Yahoo Japan has been set up as a joint venture in which Yahoo inc. hold a 35 percent stake. It is believed they are ready to sell up, with the stake reported to be worth between $7 – 8 billion (£4 -5 billion). There is no confirmation as to who they will be selling to, but reports suggest that it could be to Softbank Corp who already own 42 percent of Yahoo Japan.
Any deal with Softbank won’t be as black and white as a simple sale with both parties already having a vested interests in the Chinese internet company Alibaba. With Yahoo likely to focus on this after the sale of their Japanese stake, it could make things all the murkier with Softbank. The proposed deal looks like it may still be some way off though, with Softbank going as far as saying that there’s “no truth” in the reports [source: Yahoo looks to cede stake in Japan unit | Financial Times].
Whilst it’s difficult to determine what all this means, we can look at what Yahoo have been doing recently to attempt to demystify the whole thing. They’ve been struggling to compete with the likes of Google and Facebook for some time; as a consequence their future has become increasingly uncertain, resulting in the sale of other services. By selling assets, Yahoo can hope to reinvest in areas that are more in keeping with the company’s future aspirations, rather than past pursuits.

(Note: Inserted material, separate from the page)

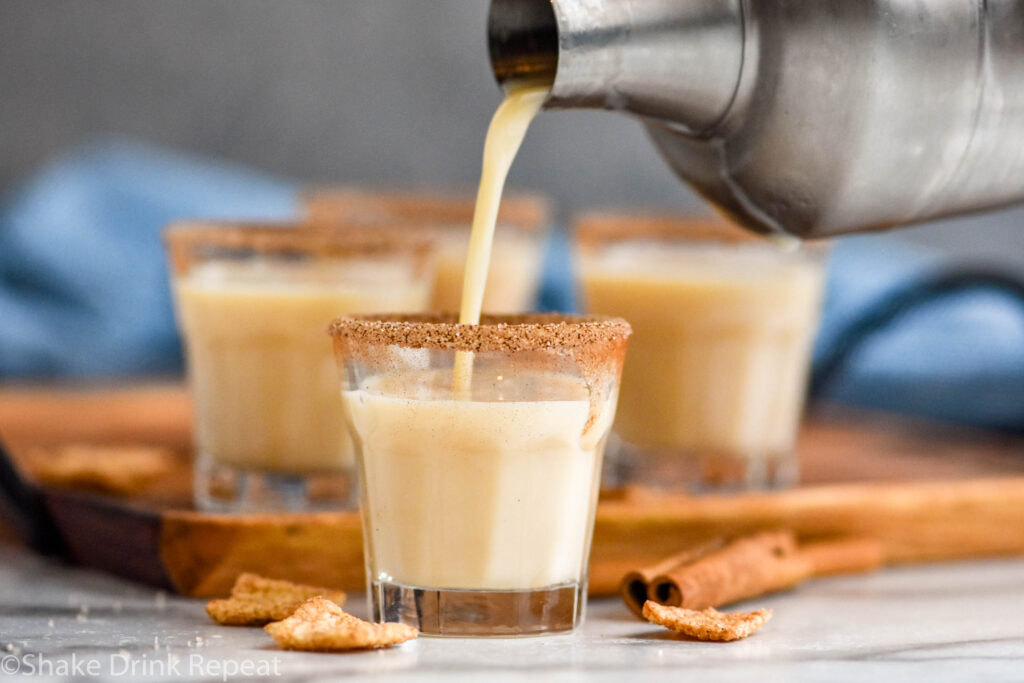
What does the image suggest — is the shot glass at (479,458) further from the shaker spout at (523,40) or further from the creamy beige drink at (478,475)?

One way they’ve been doing this is by turning to content as a core service [see: Yahoo Increasingly Looking to Content to Fill Search Void]. As a way of monetising all this content, Yahoo turn to advertisers. The better the content, the more people will advertise – hence why, amongst many other things, they purchased Premier League highlights [See: Yahoo Flirt with Premier League Football and Foursquare to Kick-start Revival].
The upshot for Yahoo is an increase in display advertising – but guess what? They’re losing ground on Facebook in this department too. According to WebProNews eMarketer have indicated that Yahoo’s market share is at 16.4% in 2011 whilst Facebook’s share is at 21.6%. Again, Yahoo is struggling to compete with the ever expanding Facebook as advertisers look to use the social networking platform to promote their services [See: Facebook Leads the Way in Growing US Display AS Market].
The sale of the Japanese Unit will fuel speculation over Yahoo’s future and the direction they are looking to take. It could viewed as a way of generating much needed income – plug the gaps in the investments they’re losing money on. Or are the poor investment choices going to continue? Perhaps leaving the Japanese market to focus on China could pay dividends, if indeed it happens of course. Maybe the Yahoo execs have something else up their sleeve.
What do you think? Are Yahoo making an excellent strategic decision or is this another questionable fire sale?